Supplied passage >>
☆ ☆ ☆
13. He now comes from Jordan, and the Spirit leads him into the wilderness to be tempted by the devil. You, too, must be tempted. Do not think when you are tempted that, therefore, you are without Christ. No: if you wish to be his servant, you must follow him, and must be tempted too. You must be assailed in many points; the arrows must fly from above and from beneath; you must be tried on all sides and in all ways. Do not run from the conflict, for if any man would serve Christ, he must follow him through the hottest temptations as well as through the brightest joys. Now the Master comes forth boldly and begins to preach, and teach, and labour. If you wish to serve him, follow him; labour for him; in some way or other teach his gospel. If you cannot teach it to the thousands teach it to the tens; it you cannot speak to multitudes, speak to one upon the well, as Christ did at Sychar. If you wish to be his servant, let his life be your life written large, and let your life be the miniature, the condensation of the life of Christ. You see the Master bears bold witness before his adversaries. He openly opposes the Pharisee to his face; he upbraids the hypocrites who oppose him. Follow him, if you wish to serve him. Do not let there be a single foe before whose face you would fear to plead his cause. Speak up for his name; let no blush suffuse your cheek; speak his name before kings, nor yield to sinful shame. But see, the Master comes into the black cloud of reproach; they say he has a devil and is mad. Follow him there. Now, you servants of God, now is the trying hour; now follow him; be rejected, and despised, and hooted at with him, and sing as you go through it all —
If on my face, for your dear name,
Shame and reproach shall be,
I’ll hail reproach, and welcome shame,
If you will remember me.
14. See he comes to die. If you wish to serve him, follow him. Be ready to be brought before the judgment seat for his name. Be ready to yield your life up at his command, and if the martyr days should ever return, give your blood as freely as you would give water from the well; or if they do not come, spend that blood, and the life it gives them, devoting every hour of every day, and every moment of every hour to his cause, whose you are and whom you profess to serve. No new fashions, no new views, and opinions — the imitation of Christ is the only mode of service, and the Master lays it down before each of you — ask your consciences whether you have ever really served him — “If any man would serve me, let him follow me.” Walk in the way of Christ, it is the King’s highway. I pass the question around these galleries and this vast area — “Are you serving Christ?” “Well, I subscribe to a charity.” Are you serving Christ? “I intend to build a row of almshouses.” My dear brethren, you may do all this, and yet not be serving Christ, for your Master tells you that to serve him is to follow him. Have you followed him? Have you believed in him? Is he all-in-all to you, and do you now make his life the guiding star of your life; and do you desire to be, and are you, as far as is possible to man — made like to him in all things that you may be obedient to his will? God help us that desiring to serve Emmanuel, we may do it by following him!
☆ ☆ ☆
Data provided >>
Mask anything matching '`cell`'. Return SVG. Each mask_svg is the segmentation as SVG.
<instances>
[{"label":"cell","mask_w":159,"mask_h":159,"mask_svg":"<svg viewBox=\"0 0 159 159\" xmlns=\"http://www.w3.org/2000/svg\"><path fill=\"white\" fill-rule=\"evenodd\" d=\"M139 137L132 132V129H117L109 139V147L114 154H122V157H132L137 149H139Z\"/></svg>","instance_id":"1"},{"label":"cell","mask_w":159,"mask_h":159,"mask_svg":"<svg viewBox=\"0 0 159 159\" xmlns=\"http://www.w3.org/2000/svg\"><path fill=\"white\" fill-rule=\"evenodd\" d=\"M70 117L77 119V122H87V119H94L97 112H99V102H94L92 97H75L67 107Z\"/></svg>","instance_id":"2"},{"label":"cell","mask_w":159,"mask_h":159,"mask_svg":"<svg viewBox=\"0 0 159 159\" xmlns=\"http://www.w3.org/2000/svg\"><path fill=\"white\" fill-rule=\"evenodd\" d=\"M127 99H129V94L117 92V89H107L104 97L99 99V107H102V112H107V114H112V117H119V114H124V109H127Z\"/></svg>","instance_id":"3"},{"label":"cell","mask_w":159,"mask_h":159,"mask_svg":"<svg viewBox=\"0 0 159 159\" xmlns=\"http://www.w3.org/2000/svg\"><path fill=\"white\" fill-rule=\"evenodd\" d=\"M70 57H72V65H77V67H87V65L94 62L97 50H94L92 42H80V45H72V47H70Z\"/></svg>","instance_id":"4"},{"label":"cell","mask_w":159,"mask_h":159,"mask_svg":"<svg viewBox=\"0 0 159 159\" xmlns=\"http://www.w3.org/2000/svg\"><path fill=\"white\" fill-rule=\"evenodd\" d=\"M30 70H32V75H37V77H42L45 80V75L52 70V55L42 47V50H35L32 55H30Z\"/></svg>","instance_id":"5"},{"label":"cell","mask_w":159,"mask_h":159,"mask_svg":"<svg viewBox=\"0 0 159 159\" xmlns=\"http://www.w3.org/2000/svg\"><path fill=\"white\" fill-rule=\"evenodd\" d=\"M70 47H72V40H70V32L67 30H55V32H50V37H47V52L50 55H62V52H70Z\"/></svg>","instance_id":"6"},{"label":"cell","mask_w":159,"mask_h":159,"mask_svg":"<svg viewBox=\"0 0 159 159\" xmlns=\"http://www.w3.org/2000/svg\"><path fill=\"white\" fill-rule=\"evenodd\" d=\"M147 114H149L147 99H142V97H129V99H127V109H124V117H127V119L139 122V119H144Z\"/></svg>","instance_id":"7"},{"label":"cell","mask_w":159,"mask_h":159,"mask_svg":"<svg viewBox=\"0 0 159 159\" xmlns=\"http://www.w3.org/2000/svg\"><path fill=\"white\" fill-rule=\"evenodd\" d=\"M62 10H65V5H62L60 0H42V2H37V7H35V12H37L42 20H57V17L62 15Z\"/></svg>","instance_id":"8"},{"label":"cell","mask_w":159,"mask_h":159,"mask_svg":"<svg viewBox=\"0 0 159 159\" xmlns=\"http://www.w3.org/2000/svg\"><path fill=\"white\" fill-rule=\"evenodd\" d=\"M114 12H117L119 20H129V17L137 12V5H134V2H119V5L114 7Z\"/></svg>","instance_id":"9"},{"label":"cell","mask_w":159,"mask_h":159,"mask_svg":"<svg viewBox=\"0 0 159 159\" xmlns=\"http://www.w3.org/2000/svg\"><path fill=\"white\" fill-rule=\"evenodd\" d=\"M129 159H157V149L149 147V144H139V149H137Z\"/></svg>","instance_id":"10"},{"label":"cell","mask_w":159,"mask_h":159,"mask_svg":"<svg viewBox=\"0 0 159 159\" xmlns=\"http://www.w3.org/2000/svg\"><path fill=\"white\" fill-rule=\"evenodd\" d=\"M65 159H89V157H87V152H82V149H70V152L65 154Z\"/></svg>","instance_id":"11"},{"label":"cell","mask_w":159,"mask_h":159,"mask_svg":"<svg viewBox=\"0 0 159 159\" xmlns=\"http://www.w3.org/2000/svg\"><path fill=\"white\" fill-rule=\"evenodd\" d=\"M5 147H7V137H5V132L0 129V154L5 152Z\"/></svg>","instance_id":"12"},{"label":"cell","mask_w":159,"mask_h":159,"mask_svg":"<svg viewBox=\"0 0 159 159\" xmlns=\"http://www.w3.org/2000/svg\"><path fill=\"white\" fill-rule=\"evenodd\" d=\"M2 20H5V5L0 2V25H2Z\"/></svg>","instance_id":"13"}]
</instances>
☆ ☆ ☆
Short task A >> For the sermon on following Christ, decide whether each statement agrees with it: (i) subscribing to a charity is enough to count as serving Christ; (ii) the Spirit leads him into the wilderness to be tempted; (iii) one who cannot teach the thousands should teach the tens. Give yes or no for each with the deciding words quoted exactly.
Short task B >> Supply a continuation of the sermon on following Christ, picking up after its final sentence.
The lines stand apart from the sermon on following Christ and are separate material.

Reply A >>
(i) No: "you may do all this, and yet not be serving Christ"
(ii) Yes: "the Spirit leads him into the wilderness to be tempted by the devil"
(iii) Yes: "If you cannot teach it to the thousands teach it to the tens"

Reply B >>
15. II. We must come to our second point — GENEROUS STIPULATIONS FROM A NOBLE MASTER. “Where I am, my servant shall also be there.”
16. Whoever heard of such conditions as these from an ordinary master? The master is in the drawing room, the servant is in the kitchen; the master is in the parlour, the servant is in the workshop; the master sits at the table with his friends, the servant prepares himself to wait upon them. What, I say, what generous stipulations does the Master make — “Where I am, my servant shall also be there!” Well now, to return to the illustration we used before — “Where I am, my deacon shall also be there” — still using old Yohanan and Isaak as your pattern, you will remember that wherever the old presbyter went, there was Isaak at his side. I dare say many a night they slept under the broad shadow of a tree, and where Yohanan was there the deacon was too. Were they entertained by generous friends? — they shared the same couch. At times they sat around the genial fire, but they sat together, often they shivered in the winter’s cold, but they shivered side by side. Their lot during the long journey was the same, and when they arrived here they sat with us at the same table; we spoke to them as to those who were intimate friends, and I know that throughout the whole of their romantic voyage, where the presbyter was there the deacon was also.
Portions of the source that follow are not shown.